These little beasts are definitely noctornal and wild. They only drink water and eat raw meat. We hope to coax their civil side to come out soon. We've since hired another worker just for the night shift to keep them happy. Oh yeah, and we've had to up the insurance plan should any skin be broken because of them biting anyone.










Saba









Tigress









Okay so I know they're not that scary or Halloween themed but I've been itching to create a pair like this!


----------



## Plastic Ninja (Sep 30, 2010)

I like it. Given the right context they could be scary. Like in a cage with a piece of raw meat.

Epicness regardless of context.


----------



## Dark Angel 27 (Sep 11, 2008)

glad to know someone thought they were cool


----------



## scareme (Aug 29, 2006)

I really like this idea! I'm already picking up dolls for my 2012 haunt and I'd like to borrow this idea. I like the idea of putting them in a cage too.


----------



## RoxyBlue (Oct 6, 2008)

Now the kids in the orphanage have pets to play with


----------



## Dark Angel 27 (Sep 11, 2008)

thanks scareme and roxy! i guess i'll give the cage a serious thought. maybe i can pick one up in a few months or so.

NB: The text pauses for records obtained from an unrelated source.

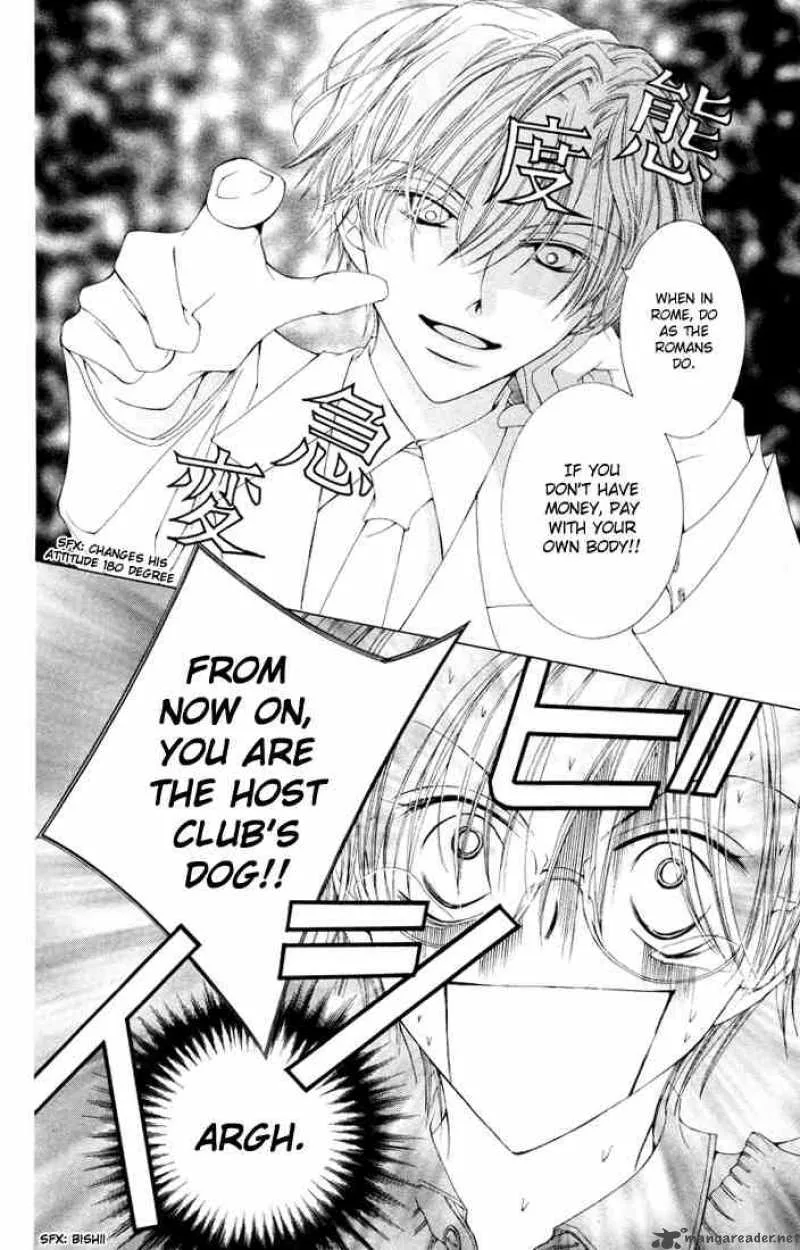 Ouran High School Host Club Chapter 1 page 11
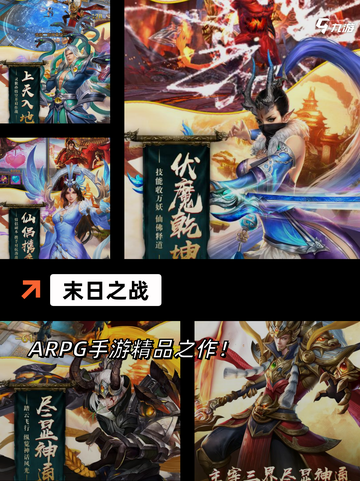 【末日游戏】游戏推荐：开启惊险冒险之旅截图6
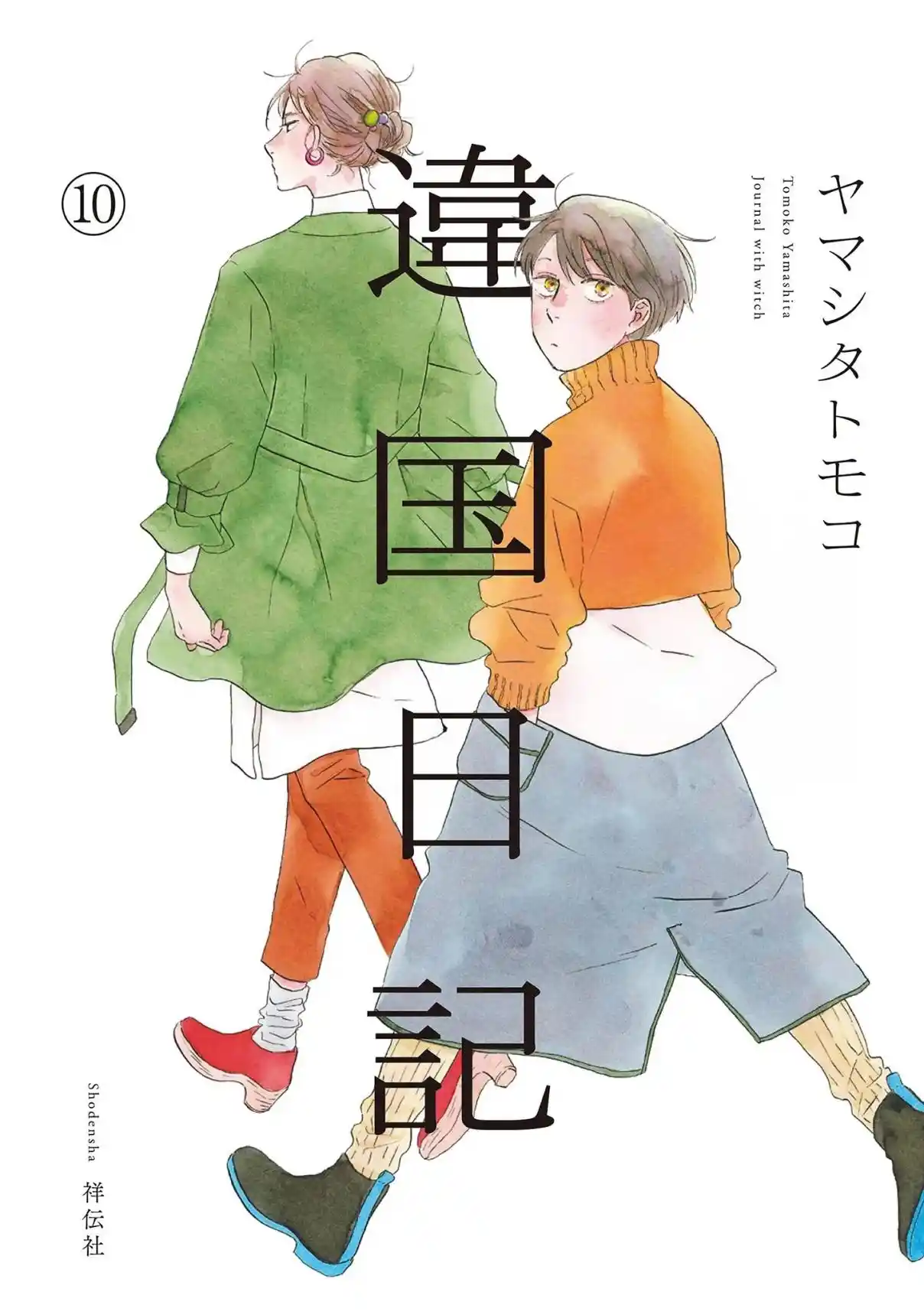 Ikoku Nikki capítulo 49, página 1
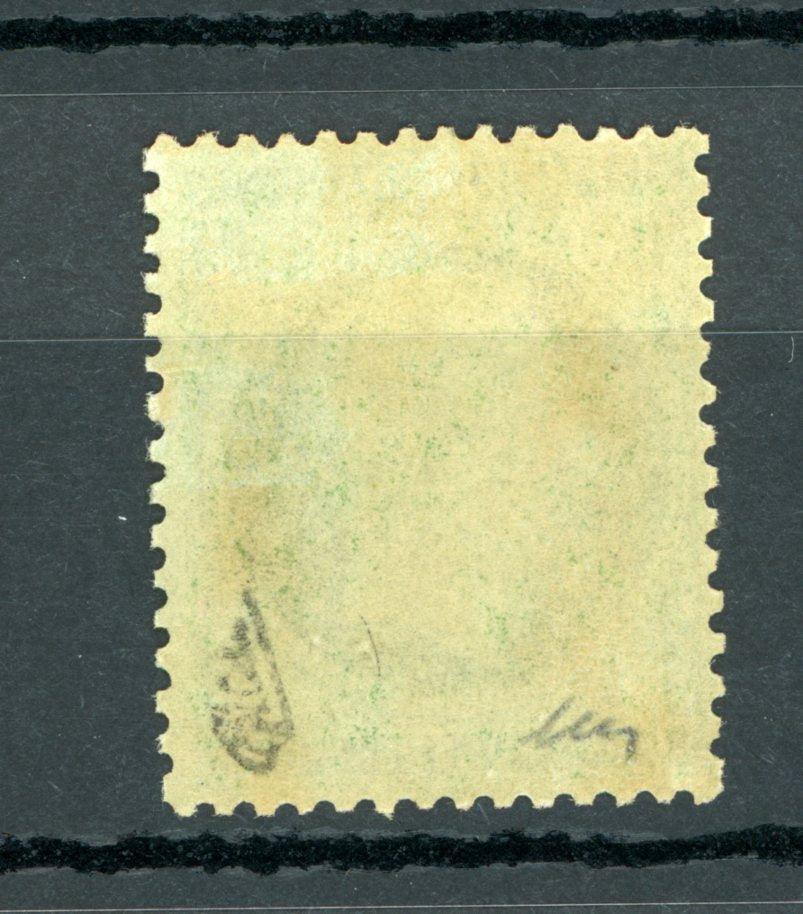 France 1862 - Signé Calves, Napoléon 5cts vert foncé - Yvert n°20a - Timbres-Et-Passion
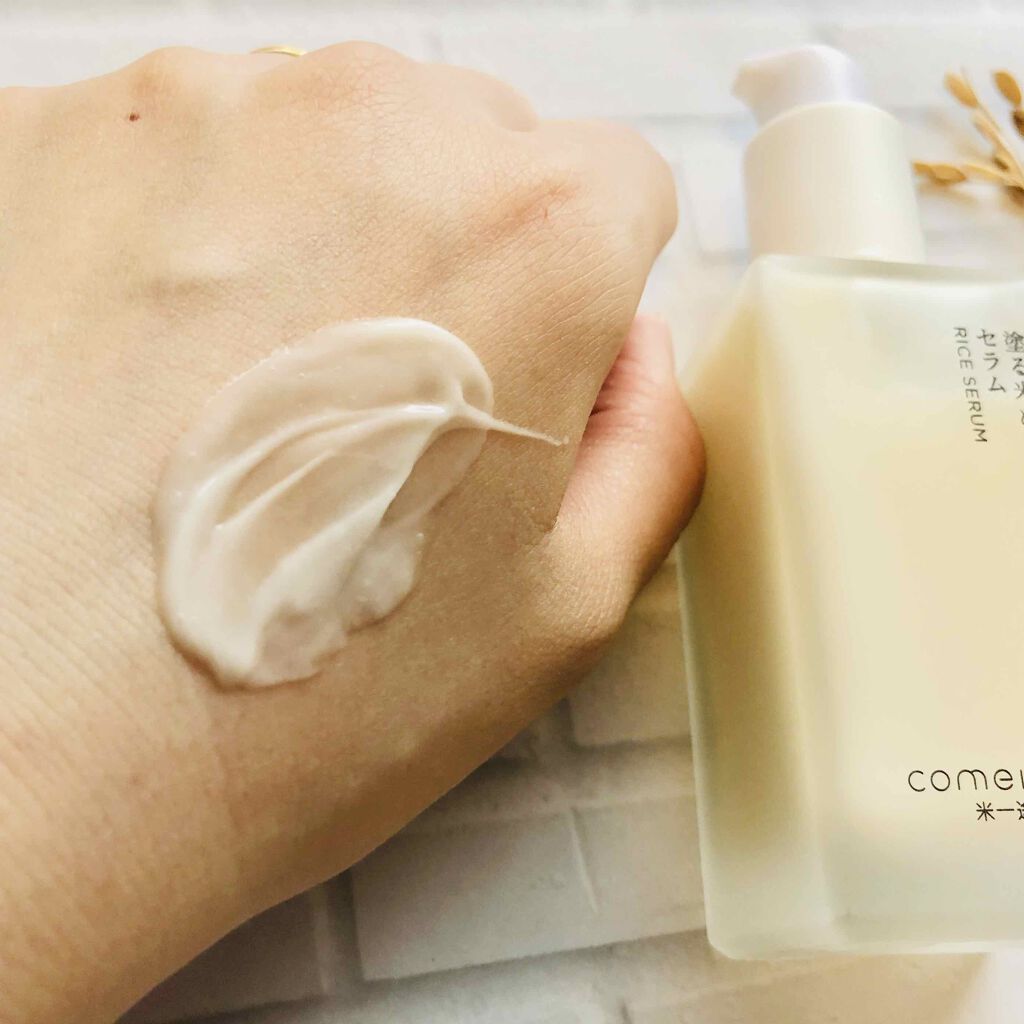 塗る米ぬかセラム/米一途/美容液を使ったクチコミ（3枚目）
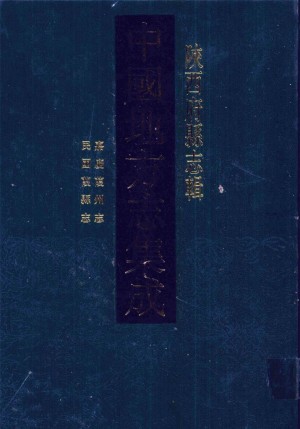 《中国地方志集成 陕西府县志辑 40 嘉庆葭州志 民国葭县志》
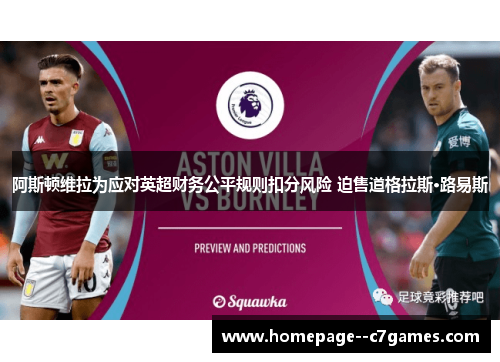 阿斯顿维拉为应对英超财务公平规则扣分风险 迫售道格拉斯·路易斯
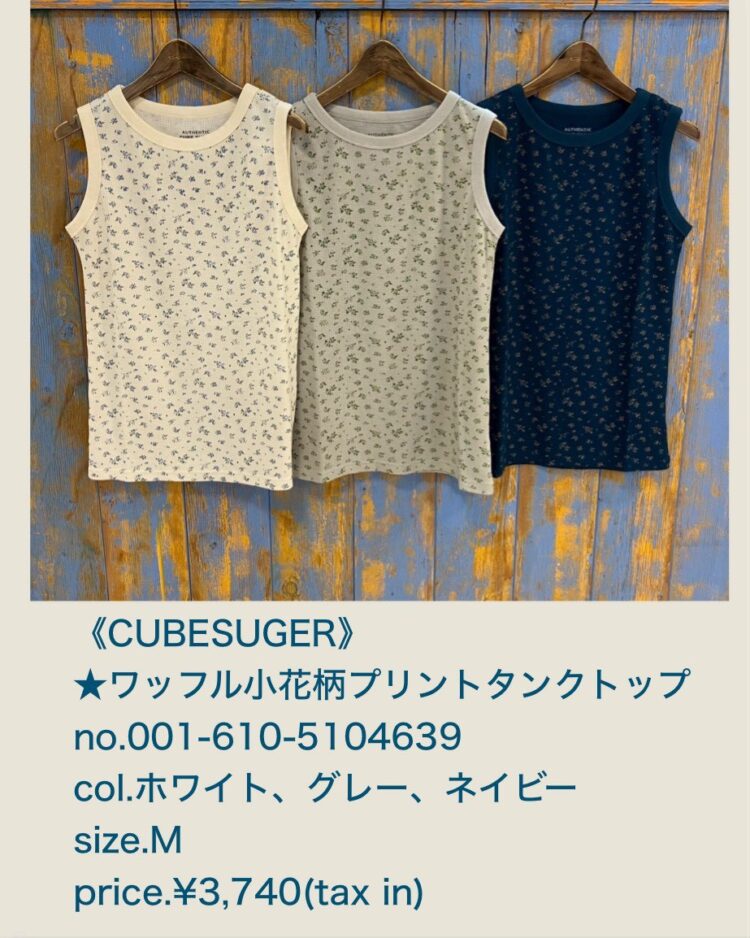 LINE_ALBUM_2026321 ブログ記事_260320_51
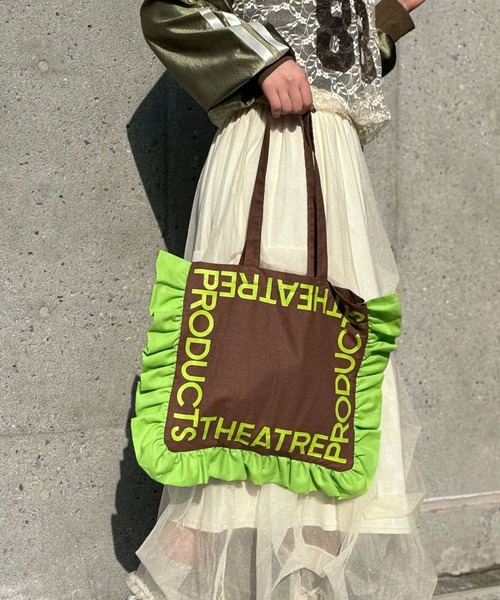 THEATRE PRODUCTS（シアタープロダクツ）の「【THEATRE PRODUCTS/シアタープロダクツ】別注フリルロゴトートバック（トートバッグ・レディース・グリーン/ホワイト/ブラック・FREE）」の15枚目の写真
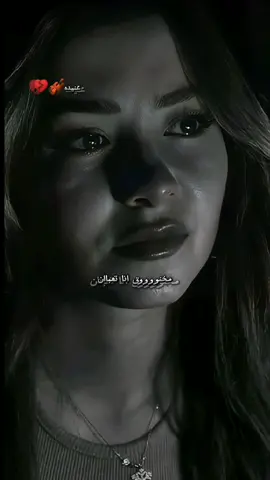 مخنوق انا تعبان💔😔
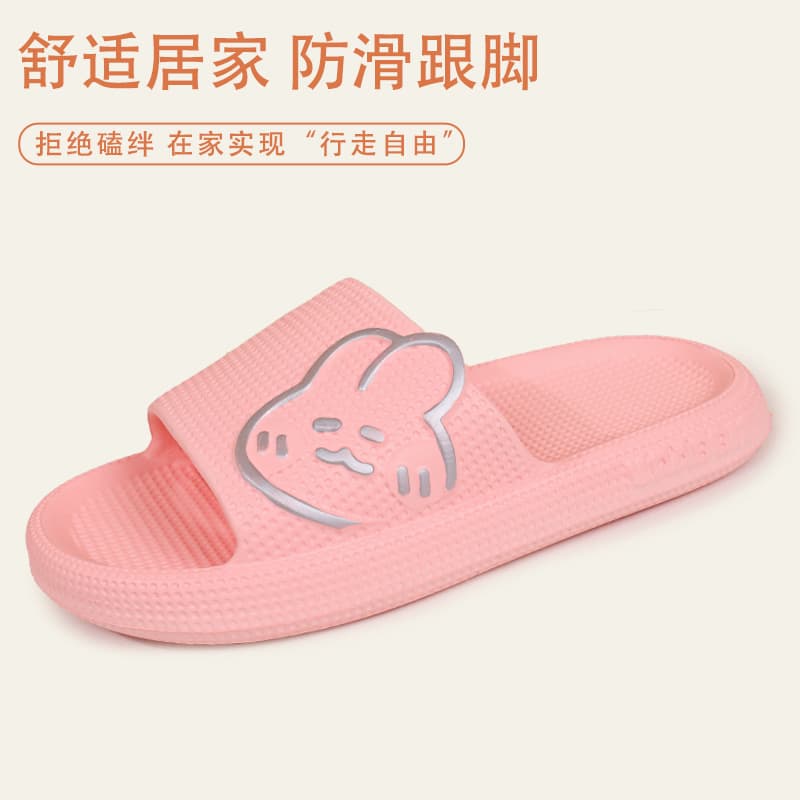 EVA Fashion Lightweight Couple Slippers, Cute Mickey Slippers, New Summer Indoor Bathroom Non-Slip Women's Slippers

scareme, i would really love to see your spin on this idea!


----------



## Frighteners Entertainment (Jan 24, 2006)

their eyes are just creepy!!


----------



## Dark Angel 27 (Sep 11, 2008)

thanx FE!


----------



## Haunted Bayou (Feb 16, 2007)

eww that one on the left has eyes that look real.


----------



## daBOOhouse (Aug 4, 2010)

Snag a couple of cat/dog carriers at garage sales. They usually run $5 or less. Maybe put a bumbleball in them and add a sound track and you could put the fear of mutant babies in some kiddos...


----------



## Dark Angel 27 (Sep 11, 2008)

i went garage selling with my sis last week and we didn't come across any. i'm looking for soem though...and a bumble ball...now that's an idea!

out of curiousilty, what part of town do you live in?


----------



## fick209 (Aug 31, 2009)

I like both of these, but Saba is my favorite of the two. He has a menacing, wild look to him. Great job on both!


----------



## Dark Angel 27 (Sep 11, 2008)

thank you fic!


----------



## daBOOhouse (Aug 4, 2010)

I'm NWW over by Sea World. I had several carriers but ended up getting rid of them. Was going to creep-em-up and maybe make one seem like it's got a rabid animal in it but they ended up being more in the way than useful. Keep your eyes open when hitting the garage sales/rummage sales/etc... Lots of good stuff to be found.

Maybe sometime near All Hallows Eve, we can start our own make-n-takes. If nothing else, just to hang and swap ideas.


----------



## Dark Angel 27 (Sep 11, 2008)

so i took you guy's ideas and ran with it....i discovered the kennel, my sister had stored in the shed outback, so i took it and with my neice/minion's help painted it up and then added my strobelight. I have yet to find a piece of meat but i'll keep looking.






what to yall think?


----------



## Dark Angel 27 (Sep 11, 2008)

daBOOhouse said:


> I'm NWW over by Sea World. I had several carriers but ended up getting rid of them. Was going to creep-em-up and maybe make one seem like it's got a rabid animal in it but they ended up being more in the way than useful. Keep your eyes open when hitting the garage sales/rummage sales/etc... Lots of good stuff to be found.
> 
> Maybe sometime near All Hallows Eve, we can start our own make-n-takes. If nothing else, just to hang and swap ideas.


that's way on the other side of town...lol, still i'll see what i can do!


----------



## CreeepyCathy (Mar 28, 2009)

GREAT job on those! Tigress is my fav.


----------



## Dark Angel 27 (Sep 11, 2008)

thanks Cathy!


----------



## RoxyBlue (Oct 6, 2008)

Something about a strobe light that takes a setting from cute to creepy


----------